Distributed Deployment: Scenarios¶
The dashboard reads the failover.* meters; cluster.mode chooses where it reads them from. Everything else (UI, KPIs, health, security) is identical across modes. The scenarios below are complete, copy-pasteable configs for each.
| Mode | Reads from | Infra | When |
|---|---|---|---|
local (default) | this instance's in-process registry | none | single JVM, dev |
shared-store | peers push snapshots → in-memory or JDBC | none, or a small DB table | small cluster (≤ ~10), no Prometheus |
prometheus | Prometheus HTTP API across all instances | Prometheus/TSDB | large cluster |
Each scenario below is a complete, copy-pasteable example.
Scenario A — Single JVM (default)¶
Nothing to configure beyond enabling the dashboard; cluster.mode defaults to local.
failover:
dashboard:
enabled: true # secure-by-default: off unless set
Open http://<app>:<port>/failover-dashboard. Behind a load balancer this shows only the node that answered (a "this instance only" badge makes that explicit) — use one of the cluster modes below for a true aggregate.

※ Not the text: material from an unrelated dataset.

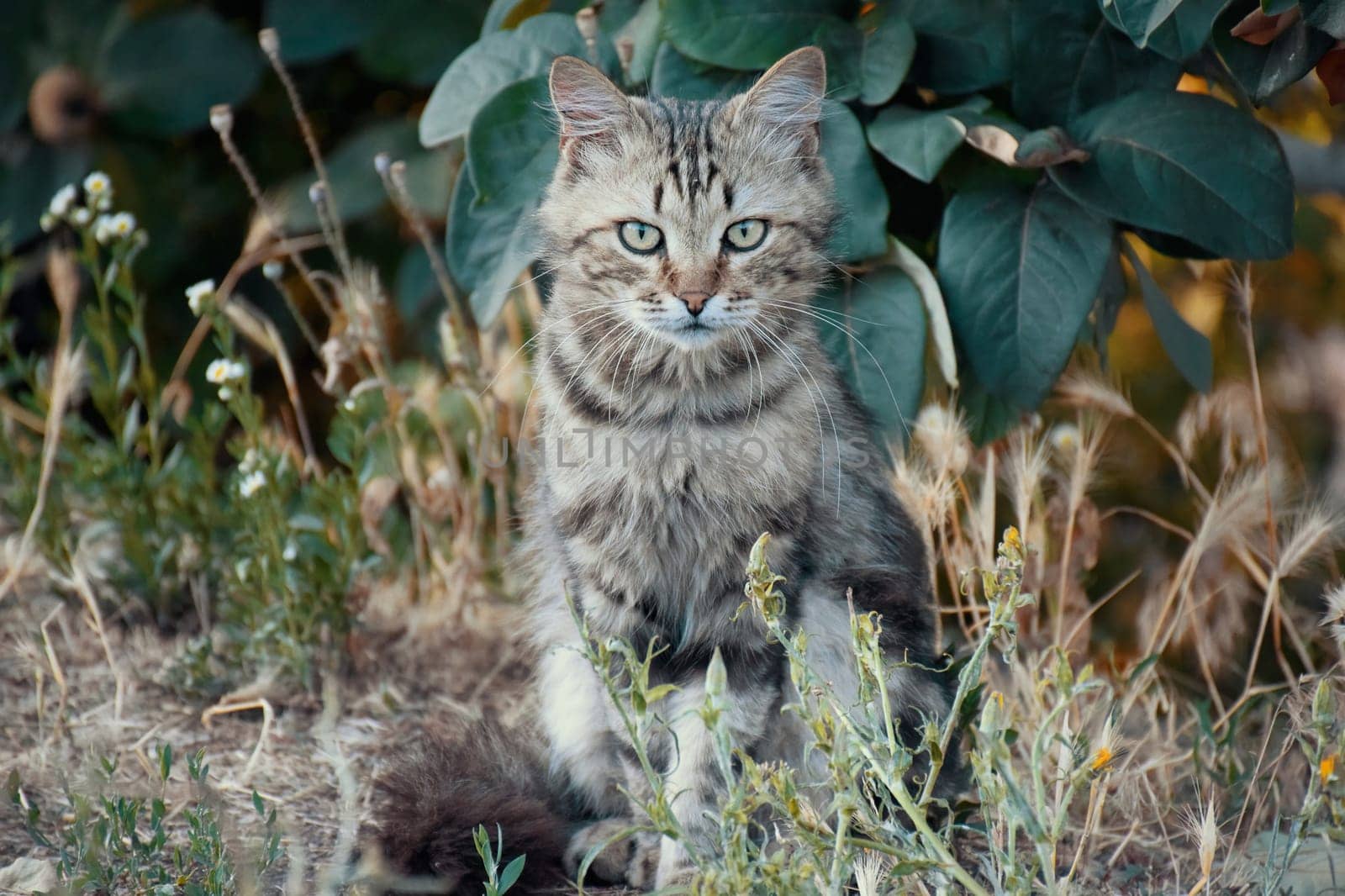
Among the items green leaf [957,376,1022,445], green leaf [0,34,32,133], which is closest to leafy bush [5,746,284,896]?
green leaf [957,376,1022,445]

Scenario B — Cluster via Prometheus (large clusters)¶
Each instance exposes /actuator/prometheus; Prometheus scrapes them; the dashboard aggregates with PromQL (sum, rate, histogram_quantile → cluster-wide p95/p99). Falls back to local if Prometheus is unreachable, so it never goes dark.
management:
endpoints.web.exposure.include: prometheus,health
failover:
dashboard:
enabled: true
cluster:
mode: prometheus
prometheus:
base-url: http://prometheus:9090
# token: <bearer> # optional
# timeout-seconds: 5
scrape_configs:
- job_name: my-service
metrics_path: /actuator/prometheus
static_configs:
- targets: ['app-1:8080', 'app-2:8080', 'app-3:8080']
Prometheus adds the instance label at scrape time, so the dashboard's per-instance grouping works automatically — you do not need the failover.observable.instance tag here (that tag is for push backends; see Observability). The Instances tab then breaks the cluster down per node (sum by (name, instance)).

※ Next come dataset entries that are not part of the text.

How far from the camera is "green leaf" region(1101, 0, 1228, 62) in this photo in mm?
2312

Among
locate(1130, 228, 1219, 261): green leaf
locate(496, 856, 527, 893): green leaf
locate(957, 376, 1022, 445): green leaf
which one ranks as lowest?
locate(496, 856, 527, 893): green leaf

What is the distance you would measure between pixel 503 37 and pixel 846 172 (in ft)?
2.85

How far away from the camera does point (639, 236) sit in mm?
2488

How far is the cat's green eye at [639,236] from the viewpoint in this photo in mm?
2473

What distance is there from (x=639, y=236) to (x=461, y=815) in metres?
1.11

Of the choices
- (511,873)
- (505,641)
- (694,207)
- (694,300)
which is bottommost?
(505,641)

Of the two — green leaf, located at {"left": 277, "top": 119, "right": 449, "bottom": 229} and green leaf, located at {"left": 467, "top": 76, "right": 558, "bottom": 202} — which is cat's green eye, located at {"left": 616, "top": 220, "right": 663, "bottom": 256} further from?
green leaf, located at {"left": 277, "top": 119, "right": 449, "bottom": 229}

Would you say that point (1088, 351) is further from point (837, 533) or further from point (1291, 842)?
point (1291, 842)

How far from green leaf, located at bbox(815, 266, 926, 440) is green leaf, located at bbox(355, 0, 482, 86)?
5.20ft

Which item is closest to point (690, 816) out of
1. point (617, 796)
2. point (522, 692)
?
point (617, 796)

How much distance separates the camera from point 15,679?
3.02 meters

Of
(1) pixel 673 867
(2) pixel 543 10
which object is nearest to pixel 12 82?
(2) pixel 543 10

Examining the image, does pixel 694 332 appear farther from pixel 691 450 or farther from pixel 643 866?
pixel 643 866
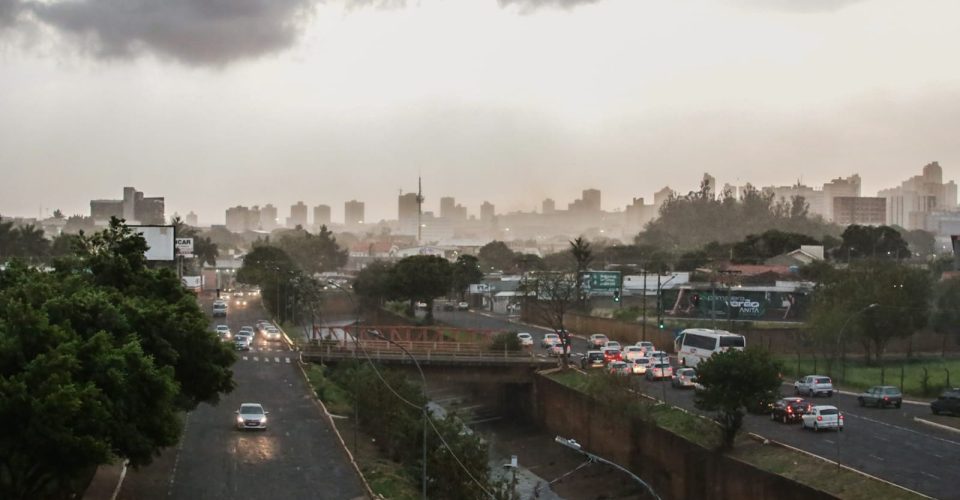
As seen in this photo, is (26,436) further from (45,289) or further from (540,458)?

Scenario C — Cluster via shared-store, in-memory (small clusters, no Prometheus)¶
Each instance pushes its local KPI snapshot to the dashboard; the dashboard aggregates them in memory with the same KPI math. Production-supported for ≤ ~10 instances. Consistency over durability: one (latest) snapshot per instance plus a reset-aware carried-forward baseline (totals never shrink on peer restart, ADR 67), stale peers flagged by a liveness window, reset-aware monotonic trend, age + size retention, and bounded instance retirement under pod churn.
failover:
dashboard:
enabled: true
cluster:
mode: shared-store
shared-store:
store: inmemory # default
max-instances: 10 # supported ceiling (warning beyond)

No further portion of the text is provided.